Job
Exclude the pictures, then repeat the remaining data exactly.

━━━ Material to process

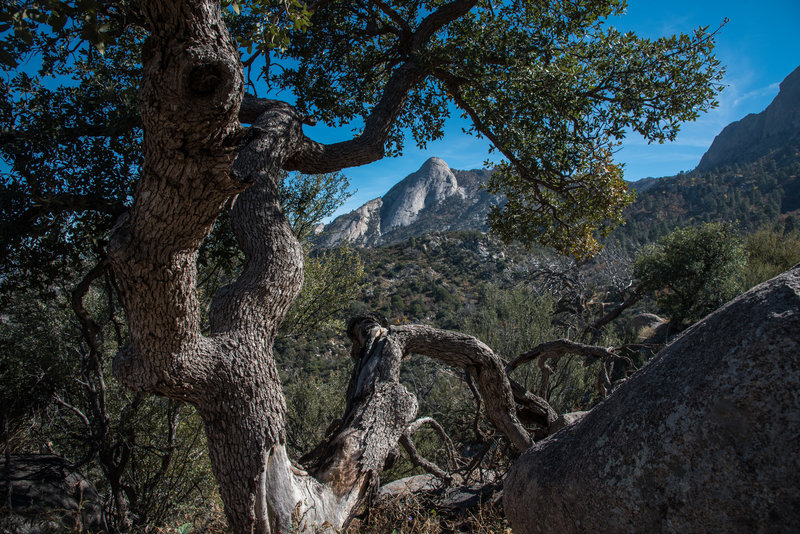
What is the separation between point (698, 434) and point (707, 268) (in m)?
22.1

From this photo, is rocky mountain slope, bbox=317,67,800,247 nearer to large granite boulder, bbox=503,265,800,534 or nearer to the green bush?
the green bush

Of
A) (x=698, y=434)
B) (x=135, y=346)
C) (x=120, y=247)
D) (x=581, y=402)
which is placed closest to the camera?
(x=698, y=434)

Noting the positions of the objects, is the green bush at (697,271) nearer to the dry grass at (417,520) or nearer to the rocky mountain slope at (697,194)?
the rocky mountain slope at (697,194)

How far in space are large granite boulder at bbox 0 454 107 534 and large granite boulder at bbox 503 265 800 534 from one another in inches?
187

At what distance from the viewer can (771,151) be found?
9450 cm

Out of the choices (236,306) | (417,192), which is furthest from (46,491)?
(417,192)

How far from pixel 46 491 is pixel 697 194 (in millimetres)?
89990

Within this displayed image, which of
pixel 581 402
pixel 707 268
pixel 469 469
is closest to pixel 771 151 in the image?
pixel 707 268

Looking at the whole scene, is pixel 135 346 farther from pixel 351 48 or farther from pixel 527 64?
pixel 351 48

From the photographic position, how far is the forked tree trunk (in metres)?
1.43

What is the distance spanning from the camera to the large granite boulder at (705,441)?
4.41ft

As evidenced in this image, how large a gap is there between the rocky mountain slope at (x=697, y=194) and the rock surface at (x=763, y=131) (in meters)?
0.25

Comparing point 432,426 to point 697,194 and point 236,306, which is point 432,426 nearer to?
point 236,306

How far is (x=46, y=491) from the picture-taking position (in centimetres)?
448
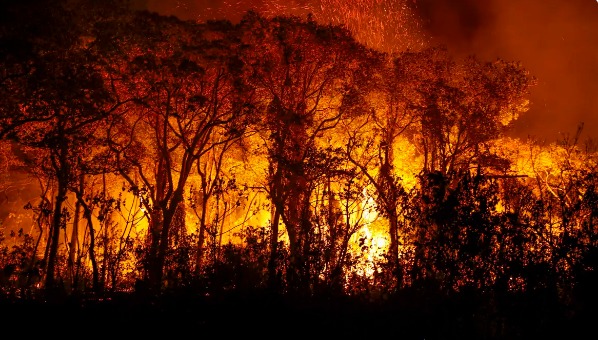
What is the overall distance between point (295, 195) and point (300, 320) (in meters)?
6.73

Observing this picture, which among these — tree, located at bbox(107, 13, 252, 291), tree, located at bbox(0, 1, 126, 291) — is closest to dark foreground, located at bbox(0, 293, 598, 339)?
tree, located at bbox(0, 1, 126, 291)

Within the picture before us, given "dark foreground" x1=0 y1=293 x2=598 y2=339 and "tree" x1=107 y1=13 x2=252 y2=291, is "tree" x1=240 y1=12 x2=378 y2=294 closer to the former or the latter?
"tree" x1=107 y1=13 x2=252 y2=291

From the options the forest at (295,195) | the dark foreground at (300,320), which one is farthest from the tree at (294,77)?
the dark foreground at (300,320)

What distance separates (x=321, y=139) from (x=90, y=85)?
1193 centimetres

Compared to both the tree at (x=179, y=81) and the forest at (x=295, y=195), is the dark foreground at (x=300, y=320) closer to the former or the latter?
the forest at (x=295, y=195)

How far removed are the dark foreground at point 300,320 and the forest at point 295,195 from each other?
0.12 feet

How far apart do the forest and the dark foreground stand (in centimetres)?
4

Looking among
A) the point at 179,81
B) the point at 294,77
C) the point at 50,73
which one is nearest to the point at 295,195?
the point at 179,81

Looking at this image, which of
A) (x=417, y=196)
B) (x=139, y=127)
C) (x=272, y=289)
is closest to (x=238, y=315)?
(x=272, y=289)

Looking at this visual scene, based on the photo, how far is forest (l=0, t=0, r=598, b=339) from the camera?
872 cm

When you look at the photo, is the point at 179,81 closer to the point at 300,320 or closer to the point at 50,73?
the point at 50,73

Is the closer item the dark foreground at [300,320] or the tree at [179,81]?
the dark foreground at [300,320]

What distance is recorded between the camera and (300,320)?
852 centimetres

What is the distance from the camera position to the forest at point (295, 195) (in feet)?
28.6
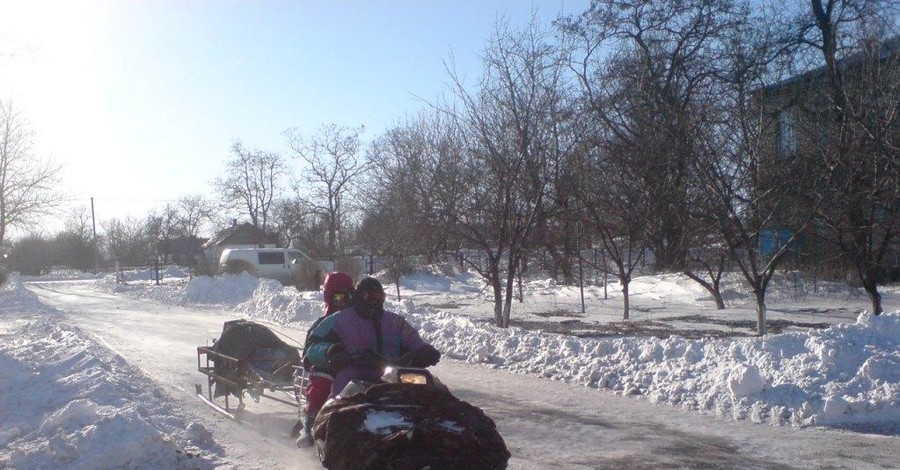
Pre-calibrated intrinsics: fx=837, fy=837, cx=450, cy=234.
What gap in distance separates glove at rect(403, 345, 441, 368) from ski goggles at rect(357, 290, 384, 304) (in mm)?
556

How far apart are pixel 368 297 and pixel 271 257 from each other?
3951cm

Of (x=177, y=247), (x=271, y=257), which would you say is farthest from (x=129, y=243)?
(x=271, y=257)

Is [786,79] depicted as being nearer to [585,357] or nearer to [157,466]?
[585,357]

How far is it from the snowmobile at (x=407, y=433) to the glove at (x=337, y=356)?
1.06m

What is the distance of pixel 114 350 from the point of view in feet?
55.9

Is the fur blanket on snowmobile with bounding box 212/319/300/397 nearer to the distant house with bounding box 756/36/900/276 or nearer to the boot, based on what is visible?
the boot

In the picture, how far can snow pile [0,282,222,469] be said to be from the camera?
742 cm

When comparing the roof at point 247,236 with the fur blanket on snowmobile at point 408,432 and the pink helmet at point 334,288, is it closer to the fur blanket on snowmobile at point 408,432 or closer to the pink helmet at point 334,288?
the pink helmet at point 334,288

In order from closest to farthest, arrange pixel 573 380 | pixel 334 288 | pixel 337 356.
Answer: pixel 337 356
pixel 334 288
pixel 573 380

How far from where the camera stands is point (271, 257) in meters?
45.2

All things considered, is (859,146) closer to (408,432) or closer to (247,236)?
(408,432)

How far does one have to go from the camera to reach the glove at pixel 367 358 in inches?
252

━━━━━━

Problem solution
What is the separation between point (698, 434) and point (707, 268) (in m)?
22.1

From this photo, is rocky mountain slope, bbox=317,67,800,247 nearer to large granite boulder, bbox=503,265,800,534 or nearer to the green bush?
the green bush

Of
A) (x=698, y=434)
B) (x=135, y=346)
C) (x=120, y=247)
D) (x=581, y=402)
which is placed closest to the camera?
(x=698, y=434)

Noting the positions of the objects, is the green bush at (697,271) nearer to the dry grass at (417,520) or nearer to the rocky mountain slope at (697,194)?
the rocky mountain slope at (697,194)

How far in space are large granite boulder at bbox 0 454 107 534 and large granite boulder at bbox 503 265 800 534 from one another in inches?
187

At what distance from the viewer can (771,151) be found?
9450 cm

Out of the choices (236,306) | (417,192), which is furthest from (46,491)?
(417,192)

How far from pixel 46 491 is pixel 697 194 (in millimetres)?
89990

Within this displayed image, which of
pixel 581 402
pixel 707 268
pixel 469 469
is closest to pixel 771 151 in the image?
pixel 707 268

Looking at the whole scene, is pixel 135 346 farther from pixel 351 48 or farther from pixel 527 64?
pixel 351 48

From the photographic position, how far is the forked tree trunk (in metres)?
1.43

What is the distance spanning from the camera to the large granite boulder at (705,441)?
4.41ft

As evidenced in this image, how large a gap is there between the rocky mountain slope at (x=697, y=194) and the rock surface at (x=763, y=131) (in meters)?
0.25

Comparing point 432,426 to point 697,194 and point 236,306, which is point 432,426 nearer to?
point 236,306

How far is (x=46, y=491) from the picture-taking position (in centimetres)?
448
What is the overall distance between point (295, 195) and point (300, 320) (in meters)?
6.73

Observing this picture, which among these — tree, located at bbox(107, 13, 252, 291), tree, located at bbox(0, 1, 126, 291) — is closest to dark foreground, located at bbox(0, 293, 598, 339)?
tree, located at bbox(0, 1, 126, 291)

Within the picture before us, given "dark foreground" x1=0 y1=293 x2=598 y2=339 and "tree" x1=107 y1=13 x2=252 y2=291, is "tree" x1=240 y1=12 x2=378 y2=294 closer to the former or the latter?
"tree" x1=107 y1=13 x2=252 y2=291

From the options the forest at (295,195) | the dark foreground at (300,320), which one is farthest from the tree at (294,77)?
the dark foreground at (300,320)

What distance separates (x=321, y=139) from (x=90, y=85)?
1193 centimetres

Compared to both the tree at (x=179, y=81) and the forest at (x=295, y=195), is the dark foreground at (x=300, y=320) closer to the former or the latter?
the forest at (x=295, y=195)

How far removed are the dark foreground at point 300,320 and the forest at point 295,195 from each other?
0.12 feet

How far apart do the forest and the dark foreground stand (in centimetres)?
4

Looking among
A) the point at 179,81
B) the point at 294,77
C) the point at 50,73
which one is nearest to the point at 295,195?
the point at 179,81

Looking at this image, which of
A) (x=417, y=196)
B) (x=139, y=127)
C) (x=272, y=289)
is closest to (x=238, y=315)?
(x=272, y=289)

Looking at this visual scene, based on the photo, how far is forest (l=0, t=0, r=598, b=339) from the camera?
872 cm

When you look at the photo, is the point at 179,81 closer to the point at 300,320 or closer to the point at 50,73?
the point at 50,73

Is the closer item the dark foreground at [300,320] or the tree at [179,81]?
the dark foreground at [300,320]

What distance is recorded between the camera and (300,320)?
852 centimetres

What is the distance from the camera position to the forest at point (295, 195) (in feet)?
28.6
Pre-calibrated intrinsics: fx=837, fy=837, cx=450, cy=234.
What gap in distance separates glove at rect(403, 345, 441, 368) from ski goggles at rect(357, 290, 384, 304) (in mm)?
556

How far apart are pixel 368 297 and pixel 271 257 from each other?
3951cm

Of (x=177, y=247), (x=271, y=257), which would you say is farthest from (x=129, y=243)?
(x=271, y=257)

Is [786,79] depicted as being nearer to [585,357] or nearer to [157,466]?
[585,357]

How far is it from the snowmobile at (x=407, y=433) to the glove at (x=337, y=356)?
1.06m

What is the distance of pixel 114 350 from the point of view in feet?
55.9

Is the fur blanket on snowmobile with bounding box 212/319/300/397 nearer to the distant house with bounding box 756/36/900/276 or nearer to the boot, based on what is visible?
the boot

In the picture, how far can snow pile [0,282,222,469] be said to be from the camera?
742 cm

When comparing the roof at point 247,236 with the fur blanket on snowmobile at point 408,432 and the pink helmet at point 334,288, is it closer to the fur blanket on snowmobile at point 408,432 or closer to the pink helmet at point 334,288?
the pink helmet at point 334,288

In order from closest to farthest, arrange pixel 573 380 | pixel 334 288 | pixel 337 356.
Answer: pixel 337 356
pixel 334 288
pixel 573 380

How far from where the camera stands is point (271, 257) in meters?
45.2

All things considered, is (859,146) closer to (408,432) or closer to (247,236)?
(408,432)

How far does one have to go from the camera to reach the glove at pixel 367 358 in inches?
252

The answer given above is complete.